Funeral Parade of Roses, Japan, 1969
Dir: Toshio Matsumoto
Cast: Peter, Osamu Ogasawara, Toyosaburo Uchiyama
What can be said about Funeral Parade of Roses other than that it is the personification of a fever dream, and the definition of a “mindfuck.” Toshio Matsumoto’s 1969 cult film is nothing but a nightmare that stares down at you with glaring eyes, and never allows you the opportunity for a rest even after it’s over because it will stay with you and haunt you for days. The images are so stark and hellish that one begins to believe that they are in the pits of hell, either that, or inside the mind of a mad genius. Matsumoto’s controversial film was a re-telling of the classic Oedipus Rex tale by Sophocles, and was given a brief release in the US in 1970.
Notorious for its candid portrayal of several drag queens and how their lives intersect with one another, the film played an enormous influence on Stanley Kubrick’s 1971 shock-masterpiece A Clockwork Orange. Featuring a superb electronic score that mixes music of old and new, Funeral Parade of Roses was the film that inspired Kubrick to find an electronic score for his upcoming film, which turned out to be A Clockwork Orange.
Funeral Parade of Roses is arguably one of the most visionary, trance-inducing films ever made. It depicts the unforgiving reality of transvestites, in particular Eddie, whose horrible past continues to haunt him everywhere he goes, and finally merges together with his present life. Eddie was portrayed by singer, performer and sometime actor Peter, the stage name of Shinnosuke Ikehata, who was only 17 years old when the film was released.
The film was made during a time when the movie-making industry was at its most experimental stage since the development of filmmaking in the 1910s and 20s. Employing drug-induced surrealism and avant-garde aesthetics, Funeral Parade of Roses is a film that is more concerned with pure emotions and sensations rather than pure intellectuality. After 40 years of being locked away in the vaults of obscurity, the film remains one of the ultimate enigmas in cult film history.
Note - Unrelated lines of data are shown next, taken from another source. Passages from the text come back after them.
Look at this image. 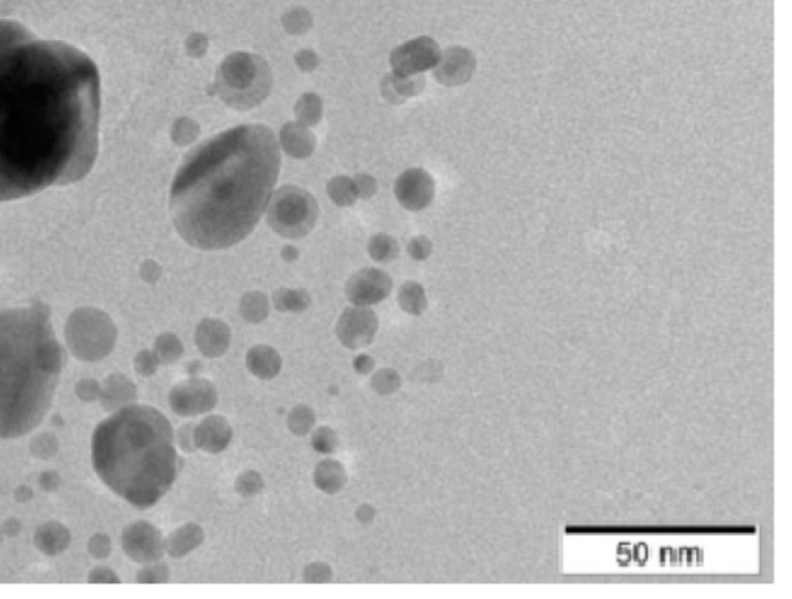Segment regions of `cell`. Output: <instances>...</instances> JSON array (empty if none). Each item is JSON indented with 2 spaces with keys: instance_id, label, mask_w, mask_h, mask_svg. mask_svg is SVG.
Masks as SVG:
<instances>
[{
  "instance_id": "15",
  "label": "cell",
  "mask_w": 792,
  "mask_h": 599,
  "mask_svg": "<svg viewBox=\"0 0 792 599\" xmlns=\"http://www.w3.org/2000/svg\"><path fill=\"white\" fill-rule=\"evenodd\" d=\"M126 545L129 553L132 554L135 561H157L163 554V538L157 528L149 523H137L129 530L126 536Z\"/></svg>"
},
{
  "instance_id": "14",
  "label": "cell",
  "mask_w": 792,
  "mask_h": 599,
  "mask_svg": "<svg viewBox=\"0 0 792 599\" xmlns=\"http://www.w3.org/2000/svg\"><path fill=\"white\" fill-rule=\"evenodd\" d=\"M232 428L221 415H210L195 426V445L200 451L221 454L232 441Z\"/></svg>"
},
{
  "instance_id": "37",
  "label": "cell",
  "mask_w": 792,
  "mask_h": 599,
  "mask_svg": "<svg viewBox=\"0 0 792 599\" xmlns=\"http://www.w3.org/2000/svg\"><path fill=\"white\" fill-rule=\"evenodd\" d=\"M168 579H170V569L164 563H157L139 574V581L143 583H166Z\"/></svg>"
},
{
  "instance_id": "6",
  "label": "cell",
  "mask_w": 792,
  "mask_h": 599,
  "mask_svg": "<svg viewBox=\"0 0 792 599\" xmlns=\"http://www.w3.org/2000/svg\"><path fill=\"white\" fill-rule=\"evenodd\" d=\"M319 215L316 199L299 186H282L274 191L266 206V222L285 239H302L312 232Z\"/></svg>"
},
{
  "instance_id": "7",
  "label": "cell",
  "mask_w": 792,
  "mask_h": 599,
  "mask_svg": "<svg viewBox=\"0 0 792 599\" xmlns=\"http://www.w3.org/2000/svg\"><path fill=\"white\" fill-rule=\"evenodd\" d=\"M170 403L175 414L181 417L210 414L219 405V392L210 379L192 377L172 387Z\"/></svg>"
},
{
  "instance_id": "32",
  "label": "cell",
  "mask_w": 792,
  "mask_h": 599,
  "mask_svg": "<svg viewBox=\"0 0 792 599\" xmlns=\"http://www.w3.org/2000/svg\"><path fill=\"white\" fill-rule=\"evenodd\" d=\"M333 569L325 563H308L302 573V581L305 584H328L333 581Z\"/></svg>"
},
{
  "instance_id": "42",
  "label": "cell",
  "mask_w": 792,
  "mask_h": 599,
  "mask_svg": "<svg viewBox=\"0 0 792 599\" xmlns=\"http://www.w3.org/2000/svg\"><path fill=\"white\" fill-rule=\"evenodd\" d=\"M355 516H356V519H358V522H374L375 516H376V510H375L372 505H368V503H364V505H361V507L356 510V512H355Z\"/></svg>"
},
{
  "instance_id": "22",
  "label": "cell",
  "mask_w": 792,
  "mask_h": 599,
  "mask_svg": "<svg viewBox=\"0 0 792 599\" xmlns=\"http://www.w3.org/2000/svg\"><path fill=\"white\" fill-rule=\"evenodd\" d=\"M398 305L407 315L421 316L427 308V297L423 285L415 281L404 282L398 292Z\"/></svg>"
},
{
  "instance_id": "8",
  "label": "cell",
  "mask_w": 792,
  "mask_h": 599,
  "mask_svg": "<svg viewBox=\"0 0 792 599\" xmlns=\"http://www.w3.org/2000/svg\"><path fill=\"white\" fill-rule=\"evenodd\" d=\"M379 319L370 307H347L336 324L339 343L348 350H361L374 343L378 333Z\"/></svg>"
},
{
  "instance_id": "11",
  "label": "cell",
  "mask_w": 792,
  "mask_h": 599,
  "mask_svg": "<svg viewBox=\"0 0 792 599\" xmlns=\"http://www.w3.org/2000/svg\"><path fill=\"white\" fill-rule=\"evenodd\" d=\"M395 195L399 205L406 210H425L435 197L434 179L429 172L419 168L404 170L395 183Z\"/></svg>"
},
{
  "instance_id": "20",
  "label": "cell",
  "mask_w": 792,
  "mask_h": 599,
  "mask_svg": "<svg viewBox=\"0 0 792 599\" xmlns=\"http://www.w3.org/2000/svg\"><path fill=\"white\" fill-rule=\"evenodd\" d=\"M313 481L317 490H321L325 494H338L347 485L348 476L345 466L334 459L319 461L313 472Z\"/></svg>"
},
{
  "instance_id": "39",
  "label": "cell",
  "mask_w": 792,
  "mask_h": 599,
  "mask_svg": "<svg viewBox=\"0 0 792 599\" xmlns=\"http://www.w3.org/2000/svg\"><path fill=\"white\" fill-rule=\"evenodd\" d=\"M294 62L302 72H313L319 66V57L312 50H302V52L297 53Z\"/></svg>"
},
{
  "instance_id": "40",
  "label": "cell",
  "mask_w": 792,
  "mask_h": 599,
  "mask_svg": "<svg viewBox=\"0 0 792 599\" xmlns=\"http://www.w3.org/2000/svg\"><path fill=\"white\" fill-rule=\"evenodd\" d=\"M353 369L359 375L372 374L375 369V359L367 354H361L353 361Z\"/></svg>"
},
{
  "instance_id": "43",
  "label": "cell",
  "mask_w": 792,
  "mask_h": 599,
  "mask_svg": "<svg viewBox=\"0 0 792 599\" xmlns=\"http://www.w3.org/2000/svg\"><path fill=\"white\" fill-rule=\"evenodd\" d=\"M281 256L285 262H294L299 257V252L296 246L285 245L282 248Z\"/></svg>"
},
{
  "instance_id": "28",
  "label": "cell",
  "mask_w": 792,
  "mask_h": 599,
  "mask_svg": "<svg viewBox=\"0 0 792 599\" xmlns=\"http://www.w3.org/2000/svg\"><path fill=\"white\" fill-rule=\"evenodd\" d=\"M183 354V343L174 333H163L155 343V356L161 364L179 363Z\"/></svg>"
},
{
  "instance_id": "13",
  "label": "cell",
  "mask_w": 792,
  "mask_h": 599,
  "mask_svg": "<svg viewBox=\"0 0 792 599\" xmlns=\"http://www.w3.org/2000/svg\"><path fill=\"white\" fill-rule=\"evenodd\" d=\"M195 346L206 358H221L228 352L232 332L230 325L217 318H205L195 328Z\"/></svg>"
},
{
  "instance_id": "18",
  "label": "cell",
  "mask_w": 792,
  "mask_h": 599,
  "mask_svg": "<svg viewBox=\"0 0 792 599\" xmlns=\"http://www.w3.org/2000/svg\"><path fill=\"white\" fill-rule=\"evenodd\" d=\"M426 81L423 75L401 77L396 73H389L381 82V93L390 104H403L406 99L417 97L425 90Z\"/></svg>"
},
{
  "instance_id": "1",
  "label": "cell",
  "mask_w": 792,
  "mask_h": 599,
  "mask_svg": "<svg viewBox=\"0 0 792 599\" xmlns=\"http://www.w3.org/2000/svg\"><path fill=\"white\" fill-rule=\"evenodd\" d=\"M98 123L92 59L0 21V201L82 179L97 157Z\"/></svg>"
},
{
  "instance_id": "10",
  "label": "cell",
  "mask_w": 792,
  "mask_h": 599,
  "mask_svg": "<svg viewBox=\"0 0 792 599\" xmlns=\"http://www.w3.org/2000/svg\"><path fill=\"white\" fill-rule=\"evenodd\" d=\"M394 287L392 277L379 268H363L345 284V296L353 305L372 307L389 297Z\"/></svg>"
},
{
  "instance_id": "3",
  "label": "cell",
  "mask_w": 792,
  "mask_h": 599,
  "mask_svg": "<svg viewBox=\"0 0 792 599\" xmlns=\"http://www.w3.org/2000/svg\"><path fill=\"white\" fill-rule=\"evenodd\" d=\"M92 460L115 494L141 510L154 507L179 476L174 428L152 406H128L98 426Z\"/></svg>"
},
{
  "instance_id": "34",
  "label": "cell",
  "mask_w": 792,
  "mask_h": 599,
  "mask_svg": "<svg viewBox=\"0 0 792 599\" xmlns=\"http://www.w3.org/2000/svg\"><path fill=\"white\" fill-rule=\"evenodd\" d=\"M407 253L415 261H426L432 254V242L426 236H415L407 243Z\"/></svg>"
},
{
  "instance_id": "16",
  "label": "cell",
  "mask_w": 792,
  "mask_h": 599,
  "mask_svg": "<svg viewBox=\"0 0 792 599\" xmlns=\"http://www.w3.org/2000/svg\"><path fill=\"white\" fill-rule=\"evenodd\" d=\"M279 144L285 154L293 159H308L316 148V137L301 123H286L279 133Z\"/></svg>"
},
{
  "instance_id": "17",
  "label": "cell",
  "mask_w": 792,
  "mask_h": 599,
  "mask_svg": "<svg viewBox=\"0 0 792 599\" xmlns=\"http://www.w3.org/2000/svg\"><path fill=\"white\" fill-rule=\"evenodd\" d=\"M245 363L250 374L263 381L276 378L283 366L281 354L273 346L266 344L252 346L246 354Z\"/></svg>"
},
{
  "instance_id": "36",
  "label": "cell",
  "mask_w": 792,
  "mask_h": 599,
  "mask_svg": "<svg viewBox=\"0 0 792 599\" xmlns=\"http://www.w3.org/2000/svg\"><path fill=\"white\" fill-rule=\"evenodd\" d=\"M177 440H179L180 449L186 452V454L197 451V445H195V426L190 425V423L181 426L179 429Z\"/></svg>"
},
{
  "instance_id": "31",
  "label": "cell",
  "mask_w": 792,
  "mask_h": 599,
  "mask_svg": "<svg viewBox=\"0 0 792 599\" xmlns=\"http://www.w3.org/2000/svg\"><path fill=\"white\" fill-rule=\"evenodd\" d=\"M234 488L239 496L250 499V497L257 496L263 490V479L254 470H248V471L242 472L237 476Z\"/></svg>"
},
{
  "instance_id": "27",
  "label": "cell",
  "mask_w": 792,
  "mask_h": 599,
  "mask_svg": "<svg viewBox=\"0 0 792 599\" xmlns=\"http://www.w3.org/2000/svg\"><path fill=\"white\" fill-rule=\"evenodd\" d=\"M286 426L296 437H305L316 426V414L313 408L307 405H297L286 417Z\"/></svg>"
},
{
  "instance_id": "29",
  "label": "cell",
  "mask_w": 792,
  "mask_h": 599,
  "mask_svg": "<svg viewBox=\"0 0 792 599\" xmlns=\"http://www.w3.org/2000/svg\"><path fill=\"white\" fill-rule=\"evenodd\" d=\"M401 385H403L401 375L396 370L390 369V367H384V369L375 372L372 381H370V386H372L374 392L381 395V397L394 395L395 392H398L401 389Z\"/></svg>"
},
{
  "instance_id": "30",
  "label": "cell",
  "mask_w": 792,
  "mask_h": 599,
  "mask_svg": "<svg viewBox=\"0 0 792 599\" xmlns=\"http://www.w3.org/2000/svg\"><path fill=\"white\" fill-rule=\"evenodd\" d=\"M312 446L314 451L323 454V456H330L333 452L338 449V436L336 432L328 428V426H319L313 430Z\"/></svg>"
},
{
  "instance_id": "19",
  "label": "cell",
  "mask_w": 792,
  "mask_h": 599,
  "mask_svg": "<svg viewBox=\"0 0 792 599\" xmlns=\"http://www.w3.org/2000/svg\"><path fill=\"white\" fill-rule=\"evenodd\" d=\"M203 541H205L203 528L200 527L199 523L190 522L170 532V538L164 542V547L172 558H183L197 550Z\"/></svg>"
},
{
  "instance_id": "2",
  "label": "cell",
  "mask_w": 792,
  "mask_h": 599,
  "mask_svg": "<svg viewBox=\"0 0 792 599\" xmlns=\"http://www.w3.org/2000/svg\"><path fill=\"white\" fill-rule=\"evenodd\" d=\"M279 170V141L263 124L228 129L199 144L170 190L180 236L206 252L237 245L261 221Z\"/></svg>"
},
{
  "instance_id": "21",
  "label": "cell",
  "mask_w": 792,
  "mask_h": 599,
  "mask_svg": "<svg viewBox=\"0 0 792 599\" xmlns=\"http://www.w3.org/2000/svg\"><path fill=\"white\" fill-rule=\"evenodd\" d=\"M274 307L282 313H302L312 305V296L305 288H279L273 294Z\"/></svg>"
},
{
  "instance_id": "23",
  "label": "cell",
  "mask_w": 792,
  "mask_h": 599,
  "mask_svg": "<svg viewBox=\"0 0 792 599\" xmlns=\"http://www.w3.org/2000/svg\"><path fill=\"white\" fill-rule=\"evenodd\" d=\"M239 312L246 323L254 325L263 323L270 315V303L265 293L256 292V290L245 293L239 304Z\"/></svg>"
},
{
  "instance_id": "25",
  "label": "cell",
  "mask_w": 792,
  "mask_h": 599,
  "mask_svg": "<svg viewBox=\"0 0 792 599\" xmlns=\"http://www.w3.org/2000/svg\"><path fill=\"white\" fill-rule=\"evenodd\" d=\"M368 256L372 257L378 263H390L394 262L399 254V245L396 239L389 234H375L367 245Z\"/></svg>"
},
{
  "instance_id": "12",
  "label": "cell",
  "mask_w": 792,
  "mask_h": 599,
  "mask_svg": "<svg viewBox=\"0 0 792 599\" xmlns=\"http://www.w3.org/2000/svg\"><path fill=\"white\" fill-rule=\"evenodd\" d=\"M477 70L474 53L463 46H450L441 53V59L434 68V77L446 88H460L472 79Z\"/></svg>"
},
{
  "instance_id": "24",
  "label": "cell",
  "mask_w": 792,
  "mask_h": 599,
  "mask_svg": "<svg viewBox=\"0 0 792 599\" xmlns=\"http://www.w3.org/2000/svg\"><path fill=\"white\" fill-rule=\"evenodd\" d=\"M323 99L317 97L316 93H305V95H302L296 106H294V115H296L297 123L303 124L307 128L316 126L321 121V119H323Z\"/></svg>"
},
{
  "instance_id": "38",
  "label": "cell",
  "mask_w": 792,
  "mask_h": 599,
  "mask_svg": "<svg viewBox=\"0 0 792 599\" xmlns=\"http://www.w3.org/2000/svg\"><path fill=\"white\" fill-rule=\"evenodd\" d=\"M159 364V358L155 356V354H150V352H143L137 358V369H139L141 375H154L157 372Z\"/></svg>"
},
{
  "instance_id": "5",
  "label": "cell",
  "mask_w": 792,
  "mask_h": 599,
  "mask_svg": "<svg viewBox=\"0 0 792 599\" xmlns=\"http://www.w3.org/2000/svg\"><path fill=\"white\" fill-rule=\"evenodd\" d=\"M273 88L272 68L252 53H232L215 72L214 92L228 108L250 110L263 103Z\"/></svg>"
},
{
  "instance_id": "9",
  "label": "cell",
  "mask_w": 792,
  "mask_h": 599,
  "mask_svg": "<svg viewBox=\"0 0 792 599\" xmlns=\"http://www.w3.org/2000/svg\"><path fill=\"white\" fill-rule=\"evenodd\" d=\"M440 59L438 44L430 37H418L395 48L390 55V66L396 75L412 77L421 75L426 70H434Z\"/></svg>"
},
{
  "instance_id": "33",
  "label": "cell",
  "mask_w": 792,
  "mask_h": 599,
  "mask_svg": "<svg viewBox=\"0 0 792 599\" xmlns=\"http://www.w3.org/2000/svg\"><path fill=\"white\" fill-rule=\"evenodd\" d=\"M200 126L195 123L194 119H181L175 123L174 130H172V139L175 143L180 146L194 143L195 139H199Z\"/></svg>"
},
{
  "instance_id": "41",
  "label": "cell",
  "mask_w": 792,
  "mask_h": 599,
  "mask_svg": "<svg viewBox=\"0 0 792 599\" xmlns=\"http://www.w3.org/2000/svg\"><path fill=\"white\" fill-rule=\"evenodd\" d=\"M206 50H208L206 37L200 36L199 35V36L192 37L188 42V52H190V57H201L205 55Z\"/></svg>"
},
{
  "instance_id": "35",
  "label": "cell",
  "mask_w": 792,
  "mask_h": 599,
  "mask_svg": "<svg viewBox=\"0 0 792 599\" xmlns=\"http://www.w3.org/2000/svg\"><path fill=\"white\" fill-rule=\"evenodd\" d=\"M353 181H355V186H356L358 199H370V197H374L376 194L378 185H376V180L372 175L358 174L353 179Z\"/></svg>"
},
{
  "instance_id": "4",
  "label": "cell",
  "mask_w": 792,
  "mask_h": 599,
  "mask_svg": "<svg viewBox=\"0 0 792 599\" xmlns=\"http://www.w3.org/2000/svg\"><path fill=\"white\" fill-rule=\"evenodd\" d=\"M62 361L46 315L37 308L0 310V439L26 436L44 420Z\"/></svg>"
},
{
  "instance_id": "26",
  "label": "cell",
  "mask_w": 792,
  "mask_h": 599,
  "mask_svg": "<svg viewBox=\"0 0 792 599\" xmlns=\"http://www.w3.org/2000/svg\"><path fill=\"white\" fill-rule=\"evenodd\" d=\"M327 194L333 200V203L341 208L352 206L358 200V192L353 179H348L345 175L341 177H333L327 183Z\"/></svg>"
}]
</instances>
In fact, to this day, it has never been given a proper DVD release in the United States and only became available on the foreign market several years ago.
Funeral Parade of Roses was Toshio Matsumoto's feature film debut. He began his career by making experimental shorts in the late 50s and 60s and continued playing with the aesthetics of film with his first feature length work. He directed several others films in the 70s and 80s which have also remained relatively unknown since their release.
The haunting and surreal original score by Jôji Yuasa, and excellent cinematography by Tatsuo Suzuki make the film a memorable one. It manages to be a mosaic of music, montage, and the sex & drugs scene of the late-60s Tokyo underworld. The risks the filmmaker takes with the story and characters and the way he experiments with the camera work is phenomenal. Funeral Parade of Roses is a must for cult movie fans. Be prepared for an extremely disturbing and bloody conclusion.